__Assigned task 1__.
From the blog post on fox mortality, return the stretch from "The Last Waltz" through "the occasional gun.", copied word for word.
__Assigned task 2__.
Answer these from the blog post on fox mortality:
(a) What chest measurement was taken from the dead fox?
(b) Where is the person who asked about the litter of fox found in a sack from?
(c) Which organization is cited as saying fox and badger are at biological carrying capacity in the U.K.?

__Reading passage__.
--------------------------------------------------

Thursday, January 10, 2013

The Last Waltz by the Side of the Road


This fellow was dead beside the road on the way out to the farms yesterday, and I stopped to take a picture and get a chest measurement. 

Chest in rigor:  12.5 inches, and this was not a small fox.

Most fox do not live past their first year, and very few live past age three or four.  What kills them?  Flood, pneumonia, starvation, exposure, distemper, intestinal parasites, disease, rabies, poison (in the form of rat bait and leaked antifreeze), traps, mishap (fallen into manholes, trapped in vines and fencing), coyotes, dogs, and the occasional gun. 

If an adult dog fox and vixen have three litters with a total of 12 to 15 kits over their lifetime, then in a system that is already at biological capacity (as it is here in the mid-Atlantic U.S., and all over the U.K.), the mortality rate has to be phenomenal, and it is. 

So the question is not whether fox will die -- they will -- but what is the "best" way for them to go. 
 
Is starvation better that distemper?  Is rabies better than vehicle impact?  Is a bullet better than a trap?  Is a coyote better than a dog?

I raise the question because a very kind soul from the U.K. asks what is best for a litter of fox found in a sack beside the road?

The RSPCA way of doing business is to spend a lot of money and time "rehabilitating" these three-week old fox and then "returning them to the wild" while all the time raising money and publicity around the job.

But can you raise baby fox to adulthood and have them not get acclimated to humans? 

Setting aside that question, and even without mounted hunts or terrier work, most of these fox kits will be dead from "natural" events like road impact, starvation, and distemper within a year of being released. 

If not them, then others -- Mother Nature always levels off the glass, one way or another.  Fox are at biological carrying capacity in the U.K.  So too are badger.  That's not me saying that -- that's the Mammal Society!

The problem with the RSPCA's way of thinking is that they are focused on the wrong thing because they know almost nothing about wildlife, ecology, or what really matters in the larger scheme of things when it comes to wild animals.

A few question that need to be asked before anyone rushes in to play "rescue ranger"for distressed wildlife:
  1. Is the animal's population endangered?  If yes, then rescue. If not, see next question.
  2. Does this animal have a high reproduction rate?  Does it have babies every year?  If no, then consider rescue.  If yes, then go to question 3.
  3. Is this animal's population at carrying capacity in the area?  Is there a hunting or trapping season for it? 
If you have gotten to question 3, and the answer is yes, then rescue may feel good, but it is meaningless in the larger scheme of things and, in truth, things are likely to end badly for the rescued animal. 

I can say this last bit with some certainty because things always end badly for all wildlife. 

In forest and field, nothing dies in a warm bed with clean sheets, a morphine drip in the arm, and waltz music on the tape deck.  If that's how you want your found baby wild animal to die, then veterinary euthanasia is what you are after, and it's best to get on with it right at the beginning.  Otherwise the choice is distemper or fender, intestinal parasite or starvation, poison or trap, flood or mishap, bullet or predator.  And if not for this baby, then for the other one that its life will force off of the biological cliff because the population is at carrying capacity. 

Mother Nature always levels off the glass, one way or another.

--------------------------------------------------

__Material provided__.
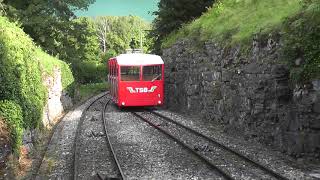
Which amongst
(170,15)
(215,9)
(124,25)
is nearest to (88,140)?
(215,9)

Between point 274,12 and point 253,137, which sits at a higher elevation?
point 274,12

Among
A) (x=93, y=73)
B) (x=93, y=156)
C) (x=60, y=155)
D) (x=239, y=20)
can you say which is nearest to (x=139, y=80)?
(x=239, y=20)

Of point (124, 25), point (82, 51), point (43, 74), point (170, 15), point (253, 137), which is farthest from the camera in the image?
point (124, 25)

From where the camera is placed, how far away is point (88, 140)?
56.7 ft

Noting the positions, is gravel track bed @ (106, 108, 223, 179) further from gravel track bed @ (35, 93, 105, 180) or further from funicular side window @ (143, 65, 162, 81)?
funicular side window @ (143, 65, 162, 81)

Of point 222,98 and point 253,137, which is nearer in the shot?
point 253,137

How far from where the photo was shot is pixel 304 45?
521 inches

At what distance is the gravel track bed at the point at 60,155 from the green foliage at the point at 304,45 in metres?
6.30

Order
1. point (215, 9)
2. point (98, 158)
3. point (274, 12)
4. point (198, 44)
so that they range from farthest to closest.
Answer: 1. point (215, 9)
2. point (198, 44)
3. point (274, 12)
4. point (98, 158)

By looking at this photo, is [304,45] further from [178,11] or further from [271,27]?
[178,11]

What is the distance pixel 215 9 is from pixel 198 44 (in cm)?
276

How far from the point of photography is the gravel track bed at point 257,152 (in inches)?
461

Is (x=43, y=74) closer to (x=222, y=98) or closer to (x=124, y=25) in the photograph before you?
(x=222, y=98)

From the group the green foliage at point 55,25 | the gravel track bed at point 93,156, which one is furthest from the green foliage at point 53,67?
the green foliage at point 55,25
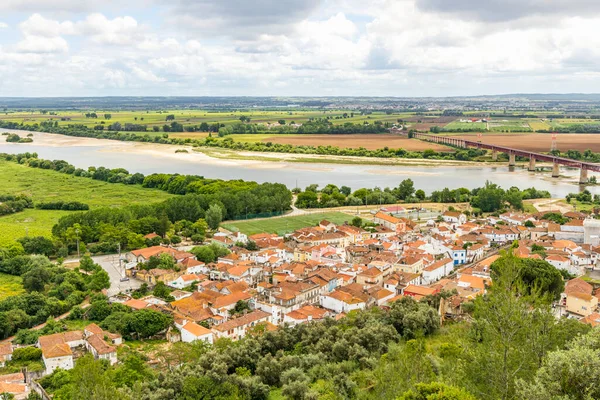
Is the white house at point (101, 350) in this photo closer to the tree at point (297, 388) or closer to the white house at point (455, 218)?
the tree at point (297, 388)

--------------------------------------------------

__Answer box 1__.
The Last Waltz by the Side of the Road


This fellow was dead beside the road on the way out to the farms yesterday, and I stopped to take a picture and get a chest measurement. 

Chest in rigor:  12.5 inches, and this was not a small fox.

Most fox do not live past their first year, and very few live past age three or four.  What kills them?  Flood, pneumonia, starvation, exposure, distemper, intestinal parasites, disease, rabies, poison (in the form of rat bait and leaked antifreeze), traps, mishap (fallen into manholes, trapped in vines and fencing), coyotes, dogs, and the occasional gun.

__Answer box 2__.
(a) 12.5 inches
(b) The U.K.
(c) The Mammal Society